Erich Romberg für #kkl48 „Vernunft“
Grenzen der Wissenschaft
So kann es mit mir nicht weitergehen!
Ich bin eigentlich ein rationaler Mensch, der seine Maxime an der Vernunft ausrichtet. Als Physiker habe ich gelernt, analytisch und kausal zu denken.
Aber in letzter Zeit ist alles etwas aus dem Ruder gelaufen. Wenn ich frühmorgens gegen 11 Uhr aufwache, mit einem Gefühl im Kopf, als hätten Heerscharen von Spinnen mein Gehirn zu einem dichten Knäuel zusammengeschnürt, wenn ich Unterhose und Socken als Einheit in einem halbleeren Weinkrug mit kalifornischem Rotwein eingeweicht vorfinde, dann ist das weder logisch noch sonst wie vernünftig. Ich erinnerte mich dunkel daran, dass ich gestern in einem halbseidenen Bistro irgendeinem Idioten die Ohren vollgesülzt hatte. Wie war es möglich, dass das, was mir gestern noch vernünftig erschien, heute von meinem Verdrängungsmechanismus so stark bearbeitet wurde? Das Einzige, was mich tröstete, war die Gewissheit, dass dieser Primat mit aufstrebenden Ambitionen andächtig an meinen Lippen gehangen und den Edelschwachsinn, den mein abstürzendes Hirn noch zu produzieren vermochte, für Wissenschaft aus erster Hand gehalten hatte. Tja, unter den Hirnlosen in einem Schickimicki-Etablissement ist der Halbamputierte eben immer noch König.

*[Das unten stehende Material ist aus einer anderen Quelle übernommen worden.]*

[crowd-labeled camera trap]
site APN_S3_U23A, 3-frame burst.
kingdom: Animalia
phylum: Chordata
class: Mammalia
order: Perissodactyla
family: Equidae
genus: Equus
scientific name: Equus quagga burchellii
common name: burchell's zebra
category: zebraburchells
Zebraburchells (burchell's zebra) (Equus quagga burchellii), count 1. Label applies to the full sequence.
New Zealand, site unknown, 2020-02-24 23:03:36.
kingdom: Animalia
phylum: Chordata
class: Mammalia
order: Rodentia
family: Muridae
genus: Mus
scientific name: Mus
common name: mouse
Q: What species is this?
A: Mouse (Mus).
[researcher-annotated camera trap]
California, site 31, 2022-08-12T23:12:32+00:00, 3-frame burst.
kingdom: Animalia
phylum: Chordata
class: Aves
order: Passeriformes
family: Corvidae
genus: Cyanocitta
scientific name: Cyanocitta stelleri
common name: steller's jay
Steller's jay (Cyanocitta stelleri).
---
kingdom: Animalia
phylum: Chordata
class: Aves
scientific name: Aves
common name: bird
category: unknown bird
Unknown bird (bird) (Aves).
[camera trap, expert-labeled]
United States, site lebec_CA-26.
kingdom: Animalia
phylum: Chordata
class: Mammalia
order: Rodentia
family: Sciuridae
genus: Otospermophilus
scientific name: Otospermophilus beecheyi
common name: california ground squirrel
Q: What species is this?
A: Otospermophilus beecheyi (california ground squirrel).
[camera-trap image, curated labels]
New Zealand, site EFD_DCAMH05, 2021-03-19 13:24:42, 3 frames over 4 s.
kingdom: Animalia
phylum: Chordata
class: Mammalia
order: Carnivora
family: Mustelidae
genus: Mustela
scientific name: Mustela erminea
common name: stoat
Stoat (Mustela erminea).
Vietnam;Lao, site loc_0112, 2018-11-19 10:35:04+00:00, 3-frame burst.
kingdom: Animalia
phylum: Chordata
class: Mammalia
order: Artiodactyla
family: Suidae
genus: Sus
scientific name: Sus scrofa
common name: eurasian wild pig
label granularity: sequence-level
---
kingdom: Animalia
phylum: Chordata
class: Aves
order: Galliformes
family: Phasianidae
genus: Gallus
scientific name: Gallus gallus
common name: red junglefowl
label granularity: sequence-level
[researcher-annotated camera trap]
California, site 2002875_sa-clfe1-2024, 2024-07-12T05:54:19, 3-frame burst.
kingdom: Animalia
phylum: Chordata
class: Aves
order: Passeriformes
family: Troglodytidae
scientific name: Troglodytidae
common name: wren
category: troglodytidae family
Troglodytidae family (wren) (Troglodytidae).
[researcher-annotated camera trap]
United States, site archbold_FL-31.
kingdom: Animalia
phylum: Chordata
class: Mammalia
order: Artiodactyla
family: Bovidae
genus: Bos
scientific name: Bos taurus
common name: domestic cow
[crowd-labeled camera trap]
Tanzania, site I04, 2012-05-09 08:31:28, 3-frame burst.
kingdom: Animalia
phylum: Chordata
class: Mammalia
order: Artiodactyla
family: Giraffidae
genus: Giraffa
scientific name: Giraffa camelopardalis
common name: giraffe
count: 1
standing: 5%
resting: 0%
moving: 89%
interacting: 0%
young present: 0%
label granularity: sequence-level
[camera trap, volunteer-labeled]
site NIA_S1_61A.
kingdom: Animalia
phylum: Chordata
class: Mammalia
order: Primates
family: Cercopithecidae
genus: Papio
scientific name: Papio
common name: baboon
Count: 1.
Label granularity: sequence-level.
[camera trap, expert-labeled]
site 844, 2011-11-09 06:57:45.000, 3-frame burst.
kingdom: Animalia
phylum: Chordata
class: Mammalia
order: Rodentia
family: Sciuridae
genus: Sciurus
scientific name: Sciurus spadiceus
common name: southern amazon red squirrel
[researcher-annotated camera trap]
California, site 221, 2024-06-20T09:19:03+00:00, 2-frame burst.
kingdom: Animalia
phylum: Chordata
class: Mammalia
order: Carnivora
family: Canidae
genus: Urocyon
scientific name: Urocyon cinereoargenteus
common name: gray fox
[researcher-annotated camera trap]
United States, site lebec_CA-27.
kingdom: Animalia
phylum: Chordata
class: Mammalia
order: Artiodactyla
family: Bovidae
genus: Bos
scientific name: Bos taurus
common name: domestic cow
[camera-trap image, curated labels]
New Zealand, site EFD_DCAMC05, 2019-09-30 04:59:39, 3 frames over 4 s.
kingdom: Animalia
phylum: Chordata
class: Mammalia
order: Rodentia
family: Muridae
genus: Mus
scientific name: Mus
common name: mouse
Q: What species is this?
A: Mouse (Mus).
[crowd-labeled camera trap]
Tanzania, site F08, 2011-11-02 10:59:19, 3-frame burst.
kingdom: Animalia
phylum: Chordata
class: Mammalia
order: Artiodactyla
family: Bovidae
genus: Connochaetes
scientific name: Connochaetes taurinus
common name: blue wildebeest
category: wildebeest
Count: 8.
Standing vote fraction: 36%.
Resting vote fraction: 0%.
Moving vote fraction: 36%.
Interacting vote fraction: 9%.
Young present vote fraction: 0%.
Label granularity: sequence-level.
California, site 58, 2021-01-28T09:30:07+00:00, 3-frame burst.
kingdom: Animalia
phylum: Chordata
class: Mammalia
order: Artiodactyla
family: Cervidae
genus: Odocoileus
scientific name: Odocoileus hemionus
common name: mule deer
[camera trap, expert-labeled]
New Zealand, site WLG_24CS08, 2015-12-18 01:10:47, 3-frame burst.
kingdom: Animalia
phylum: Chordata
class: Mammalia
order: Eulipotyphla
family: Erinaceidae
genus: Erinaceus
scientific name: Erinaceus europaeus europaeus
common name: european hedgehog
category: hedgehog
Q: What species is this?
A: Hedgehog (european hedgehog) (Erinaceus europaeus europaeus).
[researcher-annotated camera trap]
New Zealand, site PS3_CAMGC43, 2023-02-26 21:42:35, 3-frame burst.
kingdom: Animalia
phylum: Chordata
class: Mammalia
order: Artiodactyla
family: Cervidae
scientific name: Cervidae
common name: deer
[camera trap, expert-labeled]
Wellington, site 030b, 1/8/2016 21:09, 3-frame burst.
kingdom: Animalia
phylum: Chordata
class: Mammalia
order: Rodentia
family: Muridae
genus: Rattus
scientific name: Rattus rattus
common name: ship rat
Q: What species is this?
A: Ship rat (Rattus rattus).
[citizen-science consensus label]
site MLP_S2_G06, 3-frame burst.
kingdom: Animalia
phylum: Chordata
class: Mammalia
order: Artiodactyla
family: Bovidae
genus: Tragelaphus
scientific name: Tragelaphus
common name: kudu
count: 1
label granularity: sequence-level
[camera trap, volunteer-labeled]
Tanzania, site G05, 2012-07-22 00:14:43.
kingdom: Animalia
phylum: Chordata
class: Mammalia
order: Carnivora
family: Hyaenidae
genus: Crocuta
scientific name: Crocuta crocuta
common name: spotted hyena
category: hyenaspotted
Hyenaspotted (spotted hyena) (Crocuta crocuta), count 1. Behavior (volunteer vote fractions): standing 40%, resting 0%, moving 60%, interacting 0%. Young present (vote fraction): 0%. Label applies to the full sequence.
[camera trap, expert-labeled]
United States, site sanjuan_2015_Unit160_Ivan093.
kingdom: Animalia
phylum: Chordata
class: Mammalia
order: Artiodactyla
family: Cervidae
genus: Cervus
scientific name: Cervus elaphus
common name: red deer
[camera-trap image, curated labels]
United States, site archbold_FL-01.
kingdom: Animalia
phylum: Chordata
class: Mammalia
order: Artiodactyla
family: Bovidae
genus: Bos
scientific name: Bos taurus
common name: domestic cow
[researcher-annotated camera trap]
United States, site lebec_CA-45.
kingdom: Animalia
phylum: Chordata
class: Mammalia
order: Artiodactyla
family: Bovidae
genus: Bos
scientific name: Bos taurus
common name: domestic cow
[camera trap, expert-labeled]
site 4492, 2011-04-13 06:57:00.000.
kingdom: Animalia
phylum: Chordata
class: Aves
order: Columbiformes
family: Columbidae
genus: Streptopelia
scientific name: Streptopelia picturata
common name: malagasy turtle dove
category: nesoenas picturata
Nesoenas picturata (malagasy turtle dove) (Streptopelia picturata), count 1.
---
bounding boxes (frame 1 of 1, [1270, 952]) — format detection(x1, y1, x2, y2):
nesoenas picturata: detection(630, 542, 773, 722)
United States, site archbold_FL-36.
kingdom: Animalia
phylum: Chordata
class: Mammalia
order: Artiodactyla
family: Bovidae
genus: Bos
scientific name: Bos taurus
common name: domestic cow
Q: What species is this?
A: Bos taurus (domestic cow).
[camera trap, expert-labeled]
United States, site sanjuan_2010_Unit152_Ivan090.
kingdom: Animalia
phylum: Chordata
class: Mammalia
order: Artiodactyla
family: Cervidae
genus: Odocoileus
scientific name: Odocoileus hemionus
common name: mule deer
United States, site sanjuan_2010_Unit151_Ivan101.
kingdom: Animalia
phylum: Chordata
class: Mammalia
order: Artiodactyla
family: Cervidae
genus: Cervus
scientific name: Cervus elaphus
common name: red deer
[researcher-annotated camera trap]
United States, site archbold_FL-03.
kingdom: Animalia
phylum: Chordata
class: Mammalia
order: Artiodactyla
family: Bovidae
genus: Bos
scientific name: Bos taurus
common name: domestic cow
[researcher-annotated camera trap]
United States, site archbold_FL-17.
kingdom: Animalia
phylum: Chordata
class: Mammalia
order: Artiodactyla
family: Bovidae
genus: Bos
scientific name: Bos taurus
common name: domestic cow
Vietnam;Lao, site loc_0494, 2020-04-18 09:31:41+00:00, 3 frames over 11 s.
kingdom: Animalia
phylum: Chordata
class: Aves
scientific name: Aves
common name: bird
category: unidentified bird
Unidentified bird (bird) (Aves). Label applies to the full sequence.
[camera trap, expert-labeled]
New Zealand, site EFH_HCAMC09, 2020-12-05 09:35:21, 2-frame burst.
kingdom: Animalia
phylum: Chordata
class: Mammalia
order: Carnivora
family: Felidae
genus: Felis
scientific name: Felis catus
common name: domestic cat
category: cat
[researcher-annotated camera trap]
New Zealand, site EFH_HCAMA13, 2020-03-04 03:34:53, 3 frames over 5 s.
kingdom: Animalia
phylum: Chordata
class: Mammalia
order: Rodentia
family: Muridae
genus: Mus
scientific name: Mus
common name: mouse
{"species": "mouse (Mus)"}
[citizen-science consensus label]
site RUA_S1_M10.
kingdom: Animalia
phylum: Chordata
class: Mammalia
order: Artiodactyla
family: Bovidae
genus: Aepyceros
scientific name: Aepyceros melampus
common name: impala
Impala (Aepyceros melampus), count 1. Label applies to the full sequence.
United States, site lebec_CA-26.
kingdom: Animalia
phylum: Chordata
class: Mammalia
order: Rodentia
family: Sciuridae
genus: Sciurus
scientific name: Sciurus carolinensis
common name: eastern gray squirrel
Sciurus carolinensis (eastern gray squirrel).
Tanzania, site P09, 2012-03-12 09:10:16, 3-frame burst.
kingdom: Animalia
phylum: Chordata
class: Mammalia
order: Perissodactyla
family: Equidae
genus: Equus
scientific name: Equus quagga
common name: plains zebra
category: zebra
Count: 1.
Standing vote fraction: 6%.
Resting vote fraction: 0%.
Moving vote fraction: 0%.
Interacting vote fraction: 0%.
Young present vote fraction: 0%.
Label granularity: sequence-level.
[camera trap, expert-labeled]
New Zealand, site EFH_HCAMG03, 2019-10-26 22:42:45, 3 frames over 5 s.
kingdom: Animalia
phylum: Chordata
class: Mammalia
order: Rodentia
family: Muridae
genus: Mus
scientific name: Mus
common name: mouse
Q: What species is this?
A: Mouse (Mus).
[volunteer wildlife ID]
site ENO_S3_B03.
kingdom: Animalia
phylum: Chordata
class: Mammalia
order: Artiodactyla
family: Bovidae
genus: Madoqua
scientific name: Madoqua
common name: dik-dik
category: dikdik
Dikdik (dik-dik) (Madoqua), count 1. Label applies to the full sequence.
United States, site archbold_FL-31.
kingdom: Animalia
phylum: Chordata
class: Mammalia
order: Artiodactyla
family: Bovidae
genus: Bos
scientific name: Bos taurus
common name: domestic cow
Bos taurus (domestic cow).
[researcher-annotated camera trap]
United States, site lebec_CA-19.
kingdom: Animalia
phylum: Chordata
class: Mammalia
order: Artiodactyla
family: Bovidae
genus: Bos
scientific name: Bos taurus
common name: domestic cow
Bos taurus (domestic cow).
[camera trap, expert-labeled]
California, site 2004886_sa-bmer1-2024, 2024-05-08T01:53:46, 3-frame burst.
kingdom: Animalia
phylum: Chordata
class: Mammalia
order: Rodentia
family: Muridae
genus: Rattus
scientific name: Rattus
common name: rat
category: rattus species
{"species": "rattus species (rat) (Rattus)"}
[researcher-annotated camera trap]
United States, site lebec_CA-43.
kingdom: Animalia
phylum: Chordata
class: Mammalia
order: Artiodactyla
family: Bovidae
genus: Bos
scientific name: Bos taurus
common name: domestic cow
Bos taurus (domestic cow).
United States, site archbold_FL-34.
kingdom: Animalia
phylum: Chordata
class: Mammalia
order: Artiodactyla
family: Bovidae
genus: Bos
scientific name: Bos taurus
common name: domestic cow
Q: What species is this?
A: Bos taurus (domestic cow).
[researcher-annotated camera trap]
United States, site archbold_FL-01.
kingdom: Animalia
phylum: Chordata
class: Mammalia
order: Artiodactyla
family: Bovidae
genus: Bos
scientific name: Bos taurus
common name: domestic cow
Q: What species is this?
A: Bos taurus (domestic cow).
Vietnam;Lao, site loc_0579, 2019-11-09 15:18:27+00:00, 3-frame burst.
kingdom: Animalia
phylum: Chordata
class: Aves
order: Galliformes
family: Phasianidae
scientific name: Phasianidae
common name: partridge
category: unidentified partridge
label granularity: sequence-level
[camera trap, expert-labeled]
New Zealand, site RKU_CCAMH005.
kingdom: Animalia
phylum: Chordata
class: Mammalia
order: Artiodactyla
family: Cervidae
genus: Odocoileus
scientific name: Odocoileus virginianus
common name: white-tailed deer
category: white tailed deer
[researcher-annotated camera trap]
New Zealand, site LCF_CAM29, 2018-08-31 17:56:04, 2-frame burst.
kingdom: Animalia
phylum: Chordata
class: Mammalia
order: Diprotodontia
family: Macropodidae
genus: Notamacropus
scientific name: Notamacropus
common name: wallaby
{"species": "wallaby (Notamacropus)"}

Nach dem zweiten Schluck schwarzen arabischen Mokkas reifte in mir die Sehnsucht nach dem Urwesen meiner Existenz, und nach dem dritten Schluck Mokka wusste ich, dass dieses Urwesen in mir die Vernunft war. Jetzt war ich bereit, den Schweinehund in mir bei den Hörnern zu packen und herauszureißen. Gegen 16.00 Uhr fühlte ich mich stark genug und machte mich daran, die Alkoholvorräte zu vernichten. Ich ignorierte den Magenkrampf, als ich den irischen Middleton Whisky in die Spüle schüttete. Ich ignorierte auch die Herzattacken, als ich acht Flaschen des besten Rioja auf die gleiche Reise schickte. All diese Angriffe auf Leib und Leben waren nichts gegen die Genugtuung, wieder bei Sinnen zu sein.
Am nächsten Morgen, dem ersten alkoholfreien seit Jahren, fühlte ich mich per definitionem großartig. Mir wurde klar, wie sehr ich das Gefühl vermisst hatte, morgens ohne Rausch aufzuwachen. Der nächste Schritt war nun, mein Leben und Handeln auf die Ebene rationalen und vernünftigen Verhaltens zurückzuführen.
Die erste Aufgabe erwartete mich schon bei der Zubereitung des Frühstücks. In meiner Küche fristete seit langem ein Eierkocher sein Dasein, der durch den Verlust des Messbechers praktisch unbrauchbar geworden war. Mein wiedererlangtes rationales Denkvermögen ließ objektiv zwei Möglichkeiten zu. Wegwerfen oder neu kalibrieren. Dazu benötige ich nur einen Messzylinder und einen CD-Edding.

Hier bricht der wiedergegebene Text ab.